Given problem 1 ->
Print, without any change, the lines of the records that run from the line containing "This shot was" through the line containing "In the photo, which", including both of those lines.

# Scheduling Algorithm

In [None]:
import pandas as pd
import os
from utils import COLLEGES, heuristic_function

## Read Data

In [None]:
data = pd.read_csv('data/filtered-data.csv', low_memory=False)

## Define Scheduling Algorithm

The below algorithm is a "priority" scheduling algorithm. The priority is determined by the value of the college as determined by the heuristic function defined in [utils.py](utils.py).

In [None]:
def schedule_by_priority(colleges: list[str]) -> pd.DataFrame:
    by_value = [[college, heuristic_function(college, data)[0]] for college in colleges]
    by_value.sort(key=lambda e: e[1], reverse=True)

    # TODO: Add a second sort based on projected value (CollegeEducationMotion)?

    values = [college_data[0] for college_data in by_value]
    return pd.DataFrame(data=values, columns=['College (By Initial Value)'])

Other algorithms we may want to implement in the future:

* An algorithm that's based on the travel distance to visit a college. This would be analogous to a "shortest job first" algorithm.

* Similar to "shortest job first", but tailored to visiting the colleges all at once (without returning home) in the most efficient way possible. Note this would basically be the [travelling salesman problem](https://en.wikipedia.org/wiki/Travelling_salesman_problem).

## Run Scheduling Algorithm

In [None]:
schedule = schedule_by_priority(COLLEGES)
display(schedule)

if not os.path.exists('output'):
    os.mkdir('output')
schedule.to_csv('output/schedule.csv')

Data shown ->

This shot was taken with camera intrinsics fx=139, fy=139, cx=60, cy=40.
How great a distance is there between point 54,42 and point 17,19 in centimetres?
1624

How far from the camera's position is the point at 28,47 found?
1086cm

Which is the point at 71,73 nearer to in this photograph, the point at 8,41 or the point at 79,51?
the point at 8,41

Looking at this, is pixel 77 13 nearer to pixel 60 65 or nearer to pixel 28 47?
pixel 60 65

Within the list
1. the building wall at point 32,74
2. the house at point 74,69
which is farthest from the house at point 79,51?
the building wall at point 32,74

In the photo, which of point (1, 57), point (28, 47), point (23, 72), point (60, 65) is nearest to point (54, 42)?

--

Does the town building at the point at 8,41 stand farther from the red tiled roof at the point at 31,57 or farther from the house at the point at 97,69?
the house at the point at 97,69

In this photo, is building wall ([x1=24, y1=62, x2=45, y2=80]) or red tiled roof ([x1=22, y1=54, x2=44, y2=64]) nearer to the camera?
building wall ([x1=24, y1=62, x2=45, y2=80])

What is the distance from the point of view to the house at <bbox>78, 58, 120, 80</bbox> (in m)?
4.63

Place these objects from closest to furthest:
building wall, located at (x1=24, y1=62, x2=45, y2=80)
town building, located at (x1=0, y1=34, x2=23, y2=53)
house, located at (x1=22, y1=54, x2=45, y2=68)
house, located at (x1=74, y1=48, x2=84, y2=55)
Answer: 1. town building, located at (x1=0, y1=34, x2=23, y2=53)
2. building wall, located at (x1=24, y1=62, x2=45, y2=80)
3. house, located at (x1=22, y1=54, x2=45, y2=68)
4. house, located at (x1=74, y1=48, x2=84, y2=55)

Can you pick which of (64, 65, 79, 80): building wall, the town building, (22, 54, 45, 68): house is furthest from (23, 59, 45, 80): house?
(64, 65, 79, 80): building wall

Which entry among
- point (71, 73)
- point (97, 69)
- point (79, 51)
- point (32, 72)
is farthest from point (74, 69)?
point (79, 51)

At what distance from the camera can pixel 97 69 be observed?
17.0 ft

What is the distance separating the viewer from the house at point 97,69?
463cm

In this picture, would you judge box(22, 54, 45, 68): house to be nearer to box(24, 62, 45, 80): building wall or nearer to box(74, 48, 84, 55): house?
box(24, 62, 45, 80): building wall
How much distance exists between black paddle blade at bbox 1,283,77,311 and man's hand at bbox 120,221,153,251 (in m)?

Given problem 2 ->
Answer these questions from the scheduling algorithm page:
(a) From which CSV file path is the data read?
(b) What determines a college's priority in the scheduling algorithm?
(c) To which file path is the resulting schedule saved?

Task solution 1 ->
This shot was taken with camera intrinsics fx=139, fy=139, cx=60, cy=40.
How great a distance is there between point 54,42 and point 17,19 in centimetres?
1624

How far from the camera's position is the point at 28,47 found?
1086cm

Which is the point at 71,73 nearer to in this photograph, the point at 8,41 or the point at 79,51?
the point at 8,41

Looking at this, is pixel 77 13 nearer to pixel 60 65 or nearer to pixel 28 47?
pixel 60 65

Within the list
1. the building wall at point 32,74
2. the house at point 74,69
which is farthest from the house at point 79,51?
the building wall at point 32,74

In the photo, which of point (1, 57), point (28, 47), point (23, 72), point (60, 65) is nearest to point (54, 42)?

Task solution 2 ->
(a) data/filtered-data.csv
(b) The college's value, as determined by the heuristic function defined in utils.py.
(c) output/schedule.csv